### [ARTICLE]
So, we can use detection code like the following – note that, as Internet Explorer 5.x implements the getElementById method, we have to check for this when looking for CSS2 and DOM2 compliant browsers:

if (document.all) {
  //
  // code for Internet Explorer 4.x and above goes here
  //
}
if (document.layers) {
  //
  // code for Netscape Navigator 4.x only goes here
  //
}
if (document.getElementById && !document.all) {
  //
  // code for DOM2 and CSS2 compliant clients goes here
  //
} 

Client-side Controls and Applets

Another area where incompatibility has grown to become a real problem is in the use of client-side controls and applets. These can either be downloaded from the server and automatically installed on the client, or the user can install them manually. Installing the browser itself often also installs a set of controls or objects automatically. For example, Internet Explorer installs ActiveX controls that can be used to display structured graphics and work with multimedia resources.

Some of the objects that are installed are universal, for example the control required to display Flash animations. But taking advantage of these kinds of features means assuming that the user is viewing the page in a graphical browser. They might not be. They could be using a specialist user agent of some kind, a text-based browser, a PocketPC, a cellular mobile phone, or even a Web-enabled microwave oven.

Going Back to a Universal Markup Standard

Despite some criticism earlier in this section of the article, W3C have done a remarkable job in the last couple of years in producing up-to-date standards for HTML. They have also looked at the issues regarding the increased take-up of XML (Extensible Markup Language), and the processing of XML document in parsers and though XSLT (the XML Stylesheet Language). As a result of this, we now have a new standard called Extensible Hypertext Markup Language, or XHTML.

### [DATA SHOWN]
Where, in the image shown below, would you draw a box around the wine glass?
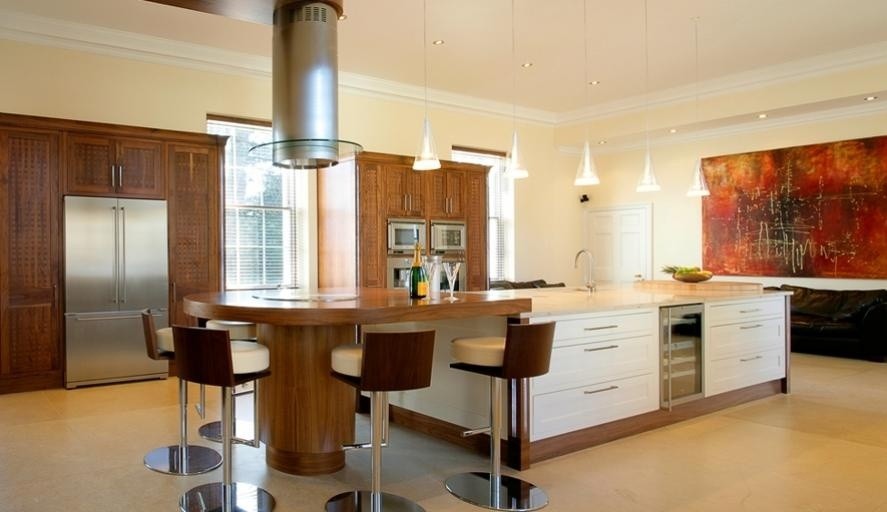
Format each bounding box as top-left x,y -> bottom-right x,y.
420,262 -> 437,301
442,262 -> 461,300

### [DIRECTIVE A]
Answer these questions from the article on browser compatibility above the listing:
(i) Which method does Internet Explorer 5.x implement?
(ii) What does Internet Explorer install that can display structured graphics and work with multimedia resources?
(iii) What new standard does the article name as a result of the work of W3C?
### [DIRECTIVE B]
Copy the passage of the browser-compatibility article from "Despite some criticism" to "Language, or XHTML." without any change.
### [DIRECTIVE C]
Take the article on browser compatibility further, starting after its last sentence.

### [EXERCISE RESULT A]
(i) The getElementById method.
(ii) ActiveX controls.
(iii) Extensible Hypertext Markup Language, or XHTML.

### [EXERCISE RESULT B]
Despite some criticism earlier in this section of the article, W3C have done a remarkable job in the last couple of years in producing up-to-date standards for HTML. They have also looked at the issues regarding the increased take-up of XML (Extensible Markup Language), and the processing of XML document in parsers and though XSLT (the XML Stylesheet Language). As a result of this, we now have a new standard called Extensible Hypertext Markup Language, or XHTML.

### [EXERCISE RESULT C]
XHTML is a reformulation of the latest version of HTML (4.01) into an XML-compliant syntax, so that pages can be understood by current browsers but also be processed by XML-compliant parsers. You'll see in our example code that we use XHTML-compliant syntax, with a closing slash included in elements that traditionally did not have one (such as <br />, <hr /> and <input ... />).

XHTML allows us to provide documents in a format that actually does have a future, unlike traditional HTML which – though it will never fully disappear – has limitations that will prevent it meeting the needs of automated document processing, sensible indexing, and future techniques for information retrieval and analysis.

The Future?

There's no doubt that XHTML is the future, and that other standards and proposals linked to it will become more prominent as time goes by. One of these is the proposal for the division of all the available XHTML elements into separate modules. For example, all the elements concerned with creating (X)HTML-style tables will be in the "tables" module. Some modules will be mandatory for all clients, such as text, list and hyperlink. However, a client will be able to easily describe its capabilities by simply indicating which of the other six or so modules it does support.

Another standard that has been around for a while, but has not seen wide acceptance so far, is the Resource Description Framework (RDF). This provides techniques for using XML-compliant documents to describe a resource such as a Web site or individual Web pages. It is far more expressive that the current <meta> element approach we use now, and can offer extra benefits such as inheritance from other documents. The problem is that, being an XML-based system, is really needs the web pages it will describe to be XML-compliant as well to allow some automated indexing to take place. If only we'd had XHTML a few years ago!

The other aspect of browser compatibility, at least in the last year or so, is that it all seems to finally be coming together. As we've noted earlier in this article, the current releases of graphical browsers from Netscape, Mozilla, Microsoft and Opera are all broadly compliant with HTML 4.01, XHTML, CSS2 and the XML/ HTML DOM version 2.0. The signs are good for the future, but the thorn in the side today is how to continue support for the old versions in your pages.

What Should I Do Now?

The first thing is easy. Write XHTML-compliant web pages. ASP.NET makes it easier because all the server controls generate XHTML-compliant output. It's not hard to get into the habit of using XHTML either, and there are several tools available that you can use to check your pages. A good example is the W3C validator page at http://validator.w3.org/?WROXEMPTOKEN=2201316ZPmHzfBRI92b3wWKP0l, or the validation tools available from Mozquito Technologies at http://www.mozquito.com/?WROXEMPTOKEN=2201316ZPmHzfBRI92b3wWKP0l.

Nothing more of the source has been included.